-- START OF Record excerpts --

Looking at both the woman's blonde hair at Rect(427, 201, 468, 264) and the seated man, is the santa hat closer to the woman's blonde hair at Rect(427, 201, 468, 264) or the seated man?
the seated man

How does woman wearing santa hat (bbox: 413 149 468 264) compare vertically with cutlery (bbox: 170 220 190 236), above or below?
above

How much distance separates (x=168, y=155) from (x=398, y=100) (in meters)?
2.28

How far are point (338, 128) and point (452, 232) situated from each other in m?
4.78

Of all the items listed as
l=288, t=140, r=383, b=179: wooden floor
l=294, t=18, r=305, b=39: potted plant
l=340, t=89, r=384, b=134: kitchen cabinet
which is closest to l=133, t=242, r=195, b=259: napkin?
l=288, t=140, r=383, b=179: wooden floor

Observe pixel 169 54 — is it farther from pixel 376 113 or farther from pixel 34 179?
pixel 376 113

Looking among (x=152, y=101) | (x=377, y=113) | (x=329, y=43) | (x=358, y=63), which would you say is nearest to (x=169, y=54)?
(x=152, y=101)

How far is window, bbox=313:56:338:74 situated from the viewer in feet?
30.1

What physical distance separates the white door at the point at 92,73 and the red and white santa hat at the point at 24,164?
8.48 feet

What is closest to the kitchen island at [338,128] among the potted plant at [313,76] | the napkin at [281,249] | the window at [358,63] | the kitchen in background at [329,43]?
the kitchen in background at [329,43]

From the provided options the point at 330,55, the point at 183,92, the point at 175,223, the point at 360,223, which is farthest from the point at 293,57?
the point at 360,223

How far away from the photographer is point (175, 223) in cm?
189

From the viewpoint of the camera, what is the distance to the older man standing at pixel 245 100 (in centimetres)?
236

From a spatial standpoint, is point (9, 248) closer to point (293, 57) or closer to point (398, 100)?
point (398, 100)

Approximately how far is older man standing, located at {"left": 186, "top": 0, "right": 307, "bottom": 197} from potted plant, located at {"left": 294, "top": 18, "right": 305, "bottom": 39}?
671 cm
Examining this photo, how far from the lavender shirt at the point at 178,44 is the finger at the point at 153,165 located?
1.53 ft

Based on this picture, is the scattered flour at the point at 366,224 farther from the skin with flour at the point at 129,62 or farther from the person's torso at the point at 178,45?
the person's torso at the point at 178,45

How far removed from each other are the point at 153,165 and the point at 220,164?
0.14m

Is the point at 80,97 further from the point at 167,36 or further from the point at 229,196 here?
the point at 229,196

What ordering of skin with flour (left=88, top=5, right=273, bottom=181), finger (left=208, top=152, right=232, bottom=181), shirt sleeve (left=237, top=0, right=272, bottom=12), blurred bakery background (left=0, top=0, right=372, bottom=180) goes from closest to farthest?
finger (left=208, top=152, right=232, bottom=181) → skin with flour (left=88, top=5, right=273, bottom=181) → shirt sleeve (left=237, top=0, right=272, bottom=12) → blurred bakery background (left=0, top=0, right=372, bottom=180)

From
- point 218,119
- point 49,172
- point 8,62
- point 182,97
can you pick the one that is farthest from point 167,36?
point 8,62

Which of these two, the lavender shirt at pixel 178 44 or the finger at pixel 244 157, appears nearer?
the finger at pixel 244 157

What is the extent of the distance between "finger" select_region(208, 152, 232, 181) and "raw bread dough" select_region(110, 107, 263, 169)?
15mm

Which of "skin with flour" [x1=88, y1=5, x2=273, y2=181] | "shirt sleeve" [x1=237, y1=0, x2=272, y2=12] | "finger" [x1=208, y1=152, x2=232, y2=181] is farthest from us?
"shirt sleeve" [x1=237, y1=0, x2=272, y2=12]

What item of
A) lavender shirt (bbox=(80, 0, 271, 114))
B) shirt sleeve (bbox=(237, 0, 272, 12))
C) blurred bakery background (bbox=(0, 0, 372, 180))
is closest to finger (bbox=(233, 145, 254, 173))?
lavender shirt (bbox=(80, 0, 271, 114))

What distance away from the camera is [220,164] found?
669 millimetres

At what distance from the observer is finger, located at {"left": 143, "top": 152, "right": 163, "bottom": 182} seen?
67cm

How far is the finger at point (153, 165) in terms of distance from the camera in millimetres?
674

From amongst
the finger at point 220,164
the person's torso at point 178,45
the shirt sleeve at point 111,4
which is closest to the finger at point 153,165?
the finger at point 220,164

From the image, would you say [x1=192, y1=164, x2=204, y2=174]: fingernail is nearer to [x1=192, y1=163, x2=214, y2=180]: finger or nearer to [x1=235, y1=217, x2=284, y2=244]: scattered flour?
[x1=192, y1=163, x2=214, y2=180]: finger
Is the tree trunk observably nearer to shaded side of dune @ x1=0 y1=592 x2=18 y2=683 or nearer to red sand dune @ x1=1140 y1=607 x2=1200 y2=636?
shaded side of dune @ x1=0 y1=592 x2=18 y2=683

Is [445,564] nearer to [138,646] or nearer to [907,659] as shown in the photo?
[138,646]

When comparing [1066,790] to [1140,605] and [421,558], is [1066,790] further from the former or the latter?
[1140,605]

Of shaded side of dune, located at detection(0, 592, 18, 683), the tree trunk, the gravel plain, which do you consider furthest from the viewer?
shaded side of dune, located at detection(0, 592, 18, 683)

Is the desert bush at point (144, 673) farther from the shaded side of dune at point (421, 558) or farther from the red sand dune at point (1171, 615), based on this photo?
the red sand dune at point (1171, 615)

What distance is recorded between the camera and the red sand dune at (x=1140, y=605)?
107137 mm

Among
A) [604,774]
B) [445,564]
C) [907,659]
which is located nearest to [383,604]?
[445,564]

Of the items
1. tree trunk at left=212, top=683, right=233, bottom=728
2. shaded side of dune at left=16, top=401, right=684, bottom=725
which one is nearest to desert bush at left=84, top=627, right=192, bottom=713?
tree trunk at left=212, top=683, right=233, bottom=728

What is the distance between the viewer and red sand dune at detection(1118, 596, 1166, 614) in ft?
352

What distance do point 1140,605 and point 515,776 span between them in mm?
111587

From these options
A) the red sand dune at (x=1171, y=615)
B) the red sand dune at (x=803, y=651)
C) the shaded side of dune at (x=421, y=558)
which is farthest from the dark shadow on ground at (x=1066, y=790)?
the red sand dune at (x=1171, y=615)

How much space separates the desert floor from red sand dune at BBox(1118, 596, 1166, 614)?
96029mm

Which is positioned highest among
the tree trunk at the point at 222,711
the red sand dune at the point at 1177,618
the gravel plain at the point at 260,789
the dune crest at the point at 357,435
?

-- END OF Record excerpts --

Could you write out all of the material again with every "santa hat" swapped for "Christmas hat" and nothing else changed?

Looking at both the woman's blonde hair at Rect(427, 201, 468, 264) and the seated man, is the Christmas hat closer to the woman's blonde hair at Rect(427, 201, 468, 264) or the seated man?
the seated man

How does woman wearing Christmas hat (bbox: 413 149 468 264) compare vertically with cutlery (bbox: 170 220 190 236), above or below?
above

How much distance separates (x=168, y=155) from (x=398, y=100) (in meters)?
2.28

How far are point (338, 128) and point (452, 232) situated from each other in m?
4.78

Of all the items listed as
l=288, t=140, r=383, b=179: wooden floor
l=294, t=18, r=305, b=39: potted plant
l=340, t=89, r=384, b=134: kitchen cabinet
which is closest to l=133, t=242, r=195, b=259: napkin?
l=288, t=140, r=383, b=179: wooden floor

Observe pixel 169 54 — is it farther from pixel 376 113 or farther from pixel 34 179?
pixel 376 113

Looking among (x=152, y=101) | (x=377, y=113) | (x=329, y=43) | (x=358, y=63), which would you say is nearest to (x=169, y=54)?
(x=152, y=101)

How far is window, bbox=313:56:338:74 situated from the viewer in feet?
30.1

What physical distance separates the white door at the point at 92,73 and the red and white Christmas hat at the point at 24,164?
8.48 feet

What is closest to the kitchen island at [338,128] among the potted plant at [313,76] | the napkin at [281,249] | the window at [358,63] | the kitchen in background at [329,43]?
the kitchen in background at [329,43]

From the provided options the point at 330,55, the point at 183,92, the point at 175,223, the point at 360,223, which is farthest from the point at 293,57?
the point at 360,223

How far away from the photographer is point (175, 223) in cm?
189

From the viewpoint of the camera, what is the distance to the older man standing at pixel 245 100 (in centimetres)?
236

From a spatial standpoint, is point (9, 248) closer to point (293, 57) or closer to point (398, 100)?
point (398, 100)

Approximately how far is older man standing, located at {"left": 186, "top": 0, "right": 307, "bottom": 197} from potted plant, located at {"left": 294, "top": 18, "right": 305, "bottom": 39}?
671 cm
Examining this photo, how far from the lavender shirt at the point at 178,44 is the finger at the point at 153,165 located?
1.53 ft

Based on this picture, is the scattered flour at the point at 366,224 farther from the skin with flour at the point at 129,62 or farther from the person's torso at the point at 178,45?
the person's torso at the point at 178,45

How far removed from each other are the point at 153,165 and the point at 220,164?
0.14m

Is the point at 80,97 further from the point at 167,36 or further from the point at 229,196 here?
the point at 229,196

What ordering of skin with flour (left=88, top=5, right=273, bottom=181), finger (left=208, top=152, right=232, bottom=181), shirt sleeve (left=237, top=0, right=272, bottom=12), blurred bakery background (left=0, top=0, right=372, bottom=180) goes from closest to farthest?
finger (left=208, top=152, right=232, bottom=181) → skin with flour (left=88, top=5, right=273, bottom=181) → shirt sleeve (left=237, top=0, right=272, bottom=12) → blurred bakery background (left=0, top=0, right=372, bottom=180)

From
- point 218,119
- point 49,172
- point 8,62
- point 182,97
can you pick the one that is farthest from point 167,36?
point 8,62

Which of these two, the lavender shirt at pixel 178 44 or the finger at pixel 244 157, appears nearer?
the finger at pixel 244 157

What is the extent of the distance between "finger" select_region(208, 152, 232, 181) and "raw bread dough" select_region(110, 107, 263, 169)?
15mm

Which of "skin with flour" [x1=88, y1=5, x2=273, y2=181] | "shirt sleeve" [x1=237, y1=0, x2=272, y2=12] | "finger" [x1=208, y1=152, x2=232, y2=181] is farthest from us?
"shirt sleeve" [x1=237, y1=0, x2=272, y2=12]

What item of
A) lavender shirt (bbox=(80, 0, 271, 114))
B) shirt sleeve (bbox=(237, 0, 272, 12))
C) blurred bakery background (bbox=(0, 0, 372, 180))
is closest to finger (bbox=(233, 145, 254, 173))?
lavender shirt (bbox=(80, 0, 271, 114))

What distance away from the camera is [220,164] found?
669 millimetres

At what distance from the observer is finger, located at {"left": 143, "top": 152, "right": 163, "bottom": 182} seen?
67cm

How far is the finger at point (153, 165) in terms of distance from the camera in millimetres?
674

From amongst
the finger at point 220,164
the person's torso at point 178,45
the shirt sleeve at point 111,4
which is closest to the finger at point 153,165?
the finger at point 220,164

From the image, would you say [x1=192, y1=164, x2=204, y2=174]: fingernail is nearer to [x1=192, y1=163, x2=214, y2=180]: finger or nearer to [x1=235, y1=217, x2=284, y2=244]: scattered flour?
[x1=192, y1=163, x2=214, y2=180]: finger
Is the tree trunk observably nearer to shaded side of dune @ x1=0 y1=592 x2=18 y2=683 or nearer to red sand dune @ x1=1140 y1=607 x2=1200 y2=636?
shaded side of dune @ x1=0 y1=592 x2=18 y2=683

Is [445,564] nearer to [138,646] or nearer to [907,659] as shown in the photo?
[138,646]

When comparing [1066,790] to [1140,605] and [421,558], is [1066,790] further from the former or the latter?
[1140,605]

Of shaded side of dune, located at detection(0, 592, 18, 683), the tree trunk, the gravel plain, which do you consider furthest from the viewer?
shaded side of dune, located at detection(0, 592, 18, 683)

Is the desert bush at point (144, 673) farther from the shaded side of dune at point (421, 558) or farther from the red sand dune at point (1171, 615), based on this photo?
the red sand dune at point (1171, 615)

What distance is recorded between the camera and the red sand dune at (x=1140, y=605)?
107137 mm

Among
A) [604,774]
B) [445,564]
C) [907,659]
which is located nearest to [383,604]?
[445,564]

Of the items
1. tree trunk at left=212, top=683, right=233, bottom=728
2. shaded side of dune at left=16, top=401, right=684, bottom=725
which one is nearest to desert bush at left=84, top=627, right=192, bottom=713?
tree trunk at left=212, top=683, right=233, bottom=728

What is the distance between the viewer and red sand dune at detection(1118, 596, 1166, 614) in ft?
352

What distance do point 1140,605 and point 515,776 span between them in mm?
111587

From these options
A) the red sand dune at (x=1171, y=615)
B) the red sand dune at (x=803, y=651)
C) the shaded side of dune at (x=421, y=558)
which is farthest from the dark shadow on ground at (x=1066, y=790)?
the red sand dune at (x=1171, y=615)

How much space separates the desert floor from red sand dune at BBox(1118, 596, 1166, 614)?
96029mm

Which is positioned highest among
the tree trunk at the point at 222,711
the red sand dune at the point at 1177,618
the gravel plain at the point at 260,789
the dune crest at the point at 357,435
?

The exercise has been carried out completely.